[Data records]
◇ ◇ ◇ ◇
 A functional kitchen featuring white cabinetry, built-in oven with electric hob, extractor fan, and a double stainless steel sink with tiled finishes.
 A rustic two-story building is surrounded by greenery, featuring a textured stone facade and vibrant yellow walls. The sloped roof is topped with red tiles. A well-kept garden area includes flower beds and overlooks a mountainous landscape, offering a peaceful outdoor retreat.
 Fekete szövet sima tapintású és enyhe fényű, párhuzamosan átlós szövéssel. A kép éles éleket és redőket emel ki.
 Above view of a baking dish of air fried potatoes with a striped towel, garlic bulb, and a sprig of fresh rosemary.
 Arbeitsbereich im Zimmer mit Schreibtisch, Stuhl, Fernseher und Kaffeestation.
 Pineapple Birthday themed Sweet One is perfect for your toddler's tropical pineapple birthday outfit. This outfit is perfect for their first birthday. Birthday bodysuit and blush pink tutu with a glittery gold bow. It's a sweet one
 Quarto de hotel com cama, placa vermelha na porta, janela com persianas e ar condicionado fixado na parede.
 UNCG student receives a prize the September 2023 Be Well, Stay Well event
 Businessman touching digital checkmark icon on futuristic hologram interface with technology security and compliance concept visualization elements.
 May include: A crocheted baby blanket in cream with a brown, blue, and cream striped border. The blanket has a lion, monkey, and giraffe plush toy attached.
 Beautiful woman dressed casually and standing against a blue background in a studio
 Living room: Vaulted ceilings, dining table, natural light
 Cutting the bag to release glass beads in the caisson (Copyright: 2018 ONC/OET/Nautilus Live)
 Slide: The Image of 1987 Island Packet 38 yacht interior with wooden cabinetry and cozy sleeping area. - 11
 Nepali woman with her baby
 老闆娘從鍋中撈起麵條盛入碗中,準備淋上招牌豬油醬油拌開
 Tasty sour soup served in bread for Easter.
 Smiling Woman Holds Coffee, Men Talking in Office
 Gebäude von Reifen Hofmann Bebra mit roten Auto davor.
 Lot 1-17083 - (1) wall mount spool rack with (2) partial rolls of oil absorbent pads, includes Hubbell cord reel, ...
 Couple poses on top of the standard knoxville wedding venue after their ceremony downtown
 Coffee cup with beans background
◇ ◇ ◇ ◇
How to complete this task =>
Output every line of the data records above verbatim, in their original order, with no changes.

Exercise solution =>
 A functional kitchen featuring white cabinetry, built-in oven with electric hob, extractor fan, and a double stainless steel sink with tiled finishes.
 A rustic two-story building is surrounded by greenery, featuring a textured stone facade and vibrant yellow walls. The sloped roof is topped with red tiles. A well-kept garden area includes flower beds and overlooks a mountainous landscape, offering a peaceful outdoor retreat.
 Fekete szövet sima tapintású és enyhe fényű, párhuzamosan átlós szövéssel. A kép éles éleket és redőket emel ki.
 Above view of a baking dish of air fried potatoes with a striped towel, garlic bulb, and a sprig of fresh rosemary.
 Arbeitsbereich im Zimmer mit Schreibtisch, Stuhl, Fernseher und Kaffeestation.
 Pineapple Birthday themed Sweet One is perfect for your toddler's tropical pineapple birthday outfit. This outfit is perfect for their first birthday. Birthday bodysuit and blush pink tutu with a glittery gold bow. It's a sweet one
 Quarto de hotel com cama, placa vermelha na porta, janela com persianas e ar condicionado fixado na parede.
 UNCG student receives a prize the September 2023 Be Well, Stay Well event
 Businessman touching digital checkmark icon on futuristic hologram interface with technology security and compliance concept visualization elements.
 May include: A crocheted baby blanket in cream with a brown, blue, and cream striped border. The blanket has a lion, monkey, and giraffe plush toy attached.
 Beautiful woman dressed casually and standing against a blue background in a studio
 Living room: Vaulted ceilings, dining table, natural light
 Cutting the bag to release glass beads in the caisson (Copyright: 2018 ONC/OET/Nautilus Live)
 Slide: The Image of 1987 Island Packet 38 yacht interior with wooden cabinetry and cozy sleeping area. - 11
 Nepali woman with her baby
 老闆娘從鍋中撈起麵條盛入碗中,準備淋上招牌豬油醬油拌開
 Tasty sour soup served in bread for Easter.
 Smiling Woman Holds Coffee, Men Talking in Office
 Gebäude von Reifen Hofmann Bebra mit roten Auto davor.
 Lot 1-17083 - (1) wall mount spool rack with (2) partial rolls of oil absorbent pads, includes Hubbell cord reel, ...
 Couple poses on top of the standard knoxville wedding venue after their ceremony downtown
 Coffee cup with beans background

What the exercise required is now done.